1) Çıkın deyin ki ; İran’a uygulanan uluslararası ambargoyu deldik , paraları aldık dokunulamaz yerlerde istifledik . Var mı ABD diyeceğin ?
2) Çıkın deyin ki ; evlerde gizlenen trilyonlarca lirayı bakan çocuklarına , genel müdüre hatta bakanlara yedirecek göz var mı bizde ? O paralar size yol, inşaat olarak geri dönecekti. ( iki imam hatip lisesi yapılacaktı açıklaması halkı aptal yerine koymaktır. İmam Hatip liseleri bugune kadar kutulara saklanan paralarla inşa edilmedi. Hükümetin imam Hatip kurmak için para kaçırmaya ihtiyacı yok herhalde.)

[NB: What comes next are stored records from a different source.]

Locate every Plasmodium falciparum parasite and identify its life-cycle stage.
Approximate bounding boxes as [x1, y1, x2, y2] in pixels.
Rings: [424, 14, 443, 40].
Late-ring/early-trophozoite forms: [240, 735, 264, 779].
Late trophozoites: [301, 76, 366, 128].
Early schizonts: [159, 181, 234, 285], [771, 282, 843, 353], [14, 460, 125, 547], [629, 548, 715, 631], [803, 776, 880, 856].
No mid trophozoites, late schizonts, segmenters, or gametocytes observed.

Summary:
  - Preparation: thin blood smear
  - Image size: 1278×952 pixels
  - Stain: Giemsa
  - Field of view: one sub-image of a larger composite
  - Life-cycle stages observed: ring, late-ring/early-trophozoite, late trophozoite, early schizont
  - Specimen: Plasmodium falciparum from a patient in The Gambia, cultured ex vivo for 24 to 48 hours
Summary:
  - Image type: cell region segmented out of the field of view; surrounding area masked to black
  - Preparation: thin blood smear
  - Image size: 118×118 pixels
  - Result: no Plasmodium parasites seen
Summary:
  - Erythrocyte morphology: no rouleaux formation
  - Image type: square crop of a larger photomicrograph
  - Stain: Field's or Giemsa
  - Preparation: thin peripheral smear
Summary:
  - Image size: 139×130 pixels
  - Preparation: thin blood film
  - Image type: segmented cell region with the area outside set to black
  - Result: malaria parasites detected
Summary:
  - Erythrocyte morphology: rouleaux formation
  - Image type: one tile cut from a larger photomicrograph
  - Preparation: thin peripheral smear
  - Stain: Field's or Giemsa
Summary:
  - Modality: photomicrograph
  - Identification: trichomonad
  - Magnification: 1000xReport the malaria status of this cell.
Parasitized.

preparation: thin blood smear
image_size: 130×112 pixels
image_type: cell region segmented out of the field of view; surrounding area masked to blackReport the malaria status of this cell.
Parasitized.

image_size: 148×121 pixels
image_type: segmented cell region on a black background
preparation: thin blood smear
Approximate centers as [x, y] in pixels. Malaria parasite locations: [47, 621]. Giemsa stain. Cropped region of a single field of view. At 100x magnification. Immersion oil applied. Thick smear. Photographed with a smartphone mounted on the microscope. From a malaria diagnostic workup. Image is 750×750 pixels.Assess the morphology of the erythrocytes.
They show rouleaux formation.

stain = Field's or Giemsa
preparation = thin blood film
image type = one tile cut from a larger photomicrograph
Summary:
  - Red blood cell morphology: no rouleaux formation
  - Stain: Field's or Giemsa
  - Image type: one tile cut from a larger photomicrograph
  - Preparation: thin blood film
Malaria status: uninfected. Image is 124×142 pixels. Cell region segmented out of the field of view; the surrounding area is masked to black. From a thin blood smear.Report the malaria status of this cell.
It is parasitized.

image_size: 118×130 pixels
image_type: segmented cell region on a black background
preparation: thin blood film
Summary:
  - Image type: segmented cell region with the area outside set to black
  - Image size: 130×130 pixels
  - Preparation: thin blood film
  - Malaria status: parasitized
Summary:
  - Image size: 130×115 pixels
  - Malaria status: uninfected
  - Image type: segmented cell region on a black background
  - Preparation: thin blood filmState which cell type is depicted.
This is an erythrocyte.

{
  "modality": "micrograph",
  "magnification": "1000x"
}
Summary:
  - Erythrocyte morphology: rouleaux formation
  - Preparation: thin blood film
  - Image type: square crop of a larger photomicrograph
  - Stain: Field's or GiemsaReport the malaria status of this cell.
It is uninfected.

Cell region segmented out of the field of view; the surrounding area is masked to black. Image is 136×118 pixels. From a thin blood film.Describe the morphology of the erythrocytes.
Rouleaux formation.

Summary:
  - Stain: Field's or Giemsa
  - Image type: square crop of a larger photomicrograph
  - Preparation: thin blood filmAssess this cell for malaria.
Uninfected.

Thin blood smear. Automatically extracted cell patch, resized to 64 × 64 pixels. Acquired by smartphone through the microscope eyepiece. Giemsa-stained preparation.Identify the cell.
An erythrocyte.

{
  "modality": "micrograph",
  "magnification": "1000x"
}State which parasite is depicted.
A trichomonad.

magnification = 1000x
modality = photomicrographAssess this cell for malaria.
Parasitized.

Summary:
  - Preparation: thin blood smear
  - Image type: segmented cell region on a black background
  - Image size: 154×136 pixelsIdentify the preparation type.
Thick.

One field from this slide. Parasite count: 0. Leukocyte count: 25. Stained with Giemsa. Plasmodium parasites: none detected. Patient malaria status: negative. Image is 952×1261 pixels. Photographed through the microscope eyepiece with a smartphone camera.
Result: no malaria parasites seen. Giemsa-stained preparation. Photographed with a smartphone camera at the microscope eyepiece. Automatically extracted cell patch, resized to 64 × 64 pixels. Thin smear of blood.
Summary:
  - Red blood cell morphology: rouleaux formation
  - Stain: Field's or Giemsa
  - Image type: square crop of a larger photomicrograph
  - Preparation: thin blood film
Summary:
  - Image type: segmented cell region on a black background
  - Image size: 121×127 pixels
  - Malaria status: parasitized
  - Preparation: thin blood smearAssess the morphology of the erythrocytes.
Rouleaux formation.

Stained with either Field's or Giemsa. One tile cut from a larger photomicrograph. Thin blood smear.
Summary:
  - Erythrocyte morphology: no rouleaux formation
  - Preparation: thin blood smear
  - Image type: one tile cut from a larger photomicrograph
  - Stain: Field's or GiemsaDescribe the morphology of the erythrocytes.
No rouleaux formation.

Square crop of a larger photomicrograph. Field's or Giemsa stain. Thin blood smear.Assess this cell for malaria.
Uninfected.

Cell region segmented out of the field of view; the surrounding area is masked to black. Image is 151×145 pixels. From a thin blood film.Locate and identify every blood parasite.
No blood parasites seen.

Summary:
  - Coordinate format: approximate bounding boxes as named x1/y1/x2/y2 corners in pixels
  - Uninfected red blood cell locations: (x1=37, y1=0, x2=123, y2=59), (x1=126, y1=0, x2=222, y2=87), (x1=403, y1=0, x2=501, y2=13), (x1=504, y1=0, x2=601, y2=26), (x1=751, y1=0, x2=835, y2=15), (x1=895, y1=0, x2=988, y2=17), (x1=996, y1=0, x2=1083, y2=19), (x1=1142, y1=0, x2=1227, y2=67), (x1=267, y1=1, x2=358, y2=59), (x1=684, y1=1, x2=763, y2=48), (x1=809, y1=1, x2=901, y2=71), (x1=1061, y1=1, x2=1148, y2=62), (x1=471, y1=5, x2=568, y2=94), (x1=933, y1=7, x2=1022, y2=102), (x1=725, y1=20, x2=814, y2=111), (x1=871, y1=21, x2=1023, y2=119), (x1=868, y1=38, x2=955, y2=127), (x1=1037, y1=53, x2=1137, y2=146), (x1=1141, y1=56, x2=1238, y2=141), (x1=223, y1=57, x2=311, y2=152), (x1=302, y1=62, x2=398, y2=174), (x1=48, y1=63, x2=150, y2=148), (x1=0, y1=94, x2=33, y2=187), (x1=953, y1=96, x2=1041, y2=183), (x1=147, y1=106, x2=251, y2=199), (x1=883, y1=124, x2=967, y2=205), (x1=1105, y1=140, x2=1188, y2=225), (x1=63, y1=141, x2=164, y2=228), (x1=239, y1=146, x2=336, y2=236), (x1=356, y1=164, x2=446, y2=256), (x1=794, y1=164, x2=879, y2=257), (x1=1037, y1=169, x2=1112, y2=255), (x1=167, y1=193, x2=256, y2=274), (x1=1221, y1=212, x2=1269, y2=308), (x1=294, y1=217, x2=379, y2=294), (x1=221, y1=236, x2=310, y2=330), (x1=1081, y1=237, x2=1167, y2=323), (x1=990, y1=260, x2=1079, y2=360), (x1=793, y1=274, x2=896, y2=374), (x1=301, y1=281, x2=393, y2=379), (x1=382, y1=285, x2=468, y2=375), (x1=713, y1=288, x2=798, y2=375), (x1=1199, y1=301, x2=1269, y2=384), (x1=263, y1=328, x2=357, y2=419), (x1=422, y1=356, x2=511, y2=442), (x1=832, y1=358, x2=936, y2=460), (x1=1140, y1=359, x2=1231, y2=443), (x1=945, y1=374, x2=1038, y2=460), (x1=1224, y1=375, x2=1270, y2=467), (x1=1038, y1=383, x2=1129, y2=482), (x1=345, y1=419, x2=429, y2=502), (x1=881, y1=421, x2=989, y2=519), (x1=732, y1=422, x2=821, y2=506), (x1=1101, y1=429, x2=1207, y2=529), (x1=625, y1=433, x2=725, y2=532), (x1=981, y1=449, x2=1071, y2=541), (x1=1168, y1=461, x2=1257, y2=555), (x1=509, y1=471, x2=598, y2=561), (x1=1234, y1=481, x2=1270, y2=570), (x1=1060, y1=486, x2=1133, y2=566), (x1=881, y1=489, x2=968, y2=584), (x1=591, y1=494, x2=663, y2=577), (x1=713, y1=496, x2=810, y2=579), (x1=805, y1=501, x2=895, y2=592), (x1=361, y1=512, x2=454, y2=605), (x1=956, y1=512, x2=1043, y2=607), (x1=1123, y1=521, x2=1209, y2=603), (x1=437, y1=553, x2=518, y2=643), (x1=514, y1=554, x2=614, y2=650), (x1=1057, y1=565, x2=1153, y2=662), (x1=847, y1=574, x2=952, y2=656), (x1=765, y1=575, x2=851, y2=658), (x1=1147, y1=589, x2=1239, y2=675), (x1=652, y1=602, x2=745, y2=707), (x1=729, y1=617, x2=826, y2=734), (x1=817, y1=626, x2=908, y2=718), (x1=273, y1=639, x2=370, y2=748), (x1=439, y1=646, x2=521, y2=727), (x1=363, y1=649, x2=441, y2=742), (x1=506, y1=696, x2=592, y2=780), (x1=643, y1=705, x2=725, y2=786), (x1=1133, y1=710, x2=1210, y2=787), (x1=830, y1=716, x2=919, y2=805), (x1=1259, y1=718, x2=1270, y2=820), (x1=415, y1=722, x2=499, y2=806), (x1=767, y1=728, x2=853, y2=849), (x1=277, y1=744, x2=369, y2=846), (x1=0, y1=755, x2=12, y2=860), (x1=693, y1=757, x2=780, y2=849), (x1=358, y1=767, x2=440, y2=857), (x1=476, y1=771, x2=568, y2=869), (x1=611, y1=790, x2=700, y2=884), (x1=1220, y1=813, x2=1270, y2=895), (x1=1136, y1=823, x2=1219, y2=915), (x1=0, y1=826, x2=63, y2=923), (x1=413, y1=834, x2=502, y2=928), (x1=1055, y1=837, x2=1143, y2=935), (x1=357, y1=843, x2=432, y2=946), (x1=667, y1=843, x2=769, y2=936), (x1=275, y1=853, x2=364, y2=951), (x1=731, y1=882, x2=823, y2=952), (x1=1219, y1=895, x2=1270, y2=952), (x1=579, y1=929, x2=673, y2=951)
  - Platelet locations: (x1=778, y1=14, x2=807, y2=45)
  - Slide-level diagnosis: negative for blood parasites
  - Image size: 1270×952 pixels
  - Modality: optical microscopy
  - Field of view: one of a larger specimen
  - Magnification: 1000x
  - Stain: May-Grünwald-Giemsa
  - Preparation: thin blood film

3) Çıkın deyin ki ; Bakanları savunuruz çünkü; bakanların yaptıklarından hükümetin haberi vardı . Onlar bunu ceplerini doldurmak için yapmadı. Bu para transferleri bizim ülke politikamızdır. Nato’yu, BM’yi, ABD’yi, AB’yi falan takmıyoruz. Türkiye’nin çıkarlarını onlardan bağımsız planlıyoruz.
4) Çıkın deyin ki ; işte bu nedenle CIA,MOSSAD bu görüntüleri çekti, ifşa etti. Gülen cemaati de onlara aracılık etti.
Böyle denilse;
Böyle denilse belki bu yolsuzluk, rüşvet, kara para aklama trafiği bir başka cepheden değerlendirilir.
1) Böyle denilse belki ; Bağımsız Türkiye sloganı atan Abd karşıtlarının bile aklı çelinebilir.
2) Türkiye hiçbir şekilde İran olamaz tezini ezbere savunanlar bile hükümetin yanında durabilir.
3) ABD ve AB’nin hegemonyası altında yaşamaktansa , Ortadoğu ile yakınlaşalım , Şangay beşlisine katılalım diyenlerin desteği alınabilir.
4) Böyle denilse ; Uluslararası komplo anlam kazanır. Hükümet İran’ı yanına alıp , ABD ile köprüleri atıyorsa , ABD de bu görüntülerin ortaya çıkması için katkı sağlamıştır mutlaka.
1) Uluslararası suç işleniyor. Bu suça karşı uygulanacak yaptırımlar göze alınamıyor.
2) Hükümet açık açık ABD’yi karşısına almaktan çekiniyor.
3) ABD’nin başbakandan desteğini çektiği görülüyor ve arayı düzeltmenin yolları aranıyor. ( bunun işaretlerini başbakan Pakistan’dan döndüğünde görme ihtimalimiz var. Başbakanın Pakistan’da yapması muhtemel gayriresmi görüşmeleri öğrenme şansımız olamayacak ancak başbakanın uslubundan Pakistan merkezli bir uluslararası irtibatlanma olup olmadığını okuyabiliriz sanıyorum )
4) Ya da Türkiye’nin dış politikasında ABD’ye karşı İran’ın yanında saf tutma gibi bir tercihi yok, herşey ticari. Son idari düzenlemelerle , emniyet ve yargı kıskaç altındayken şahsi ticaretlerin! kapsamını öğrenme ihtimalimiz çok zayıfladı.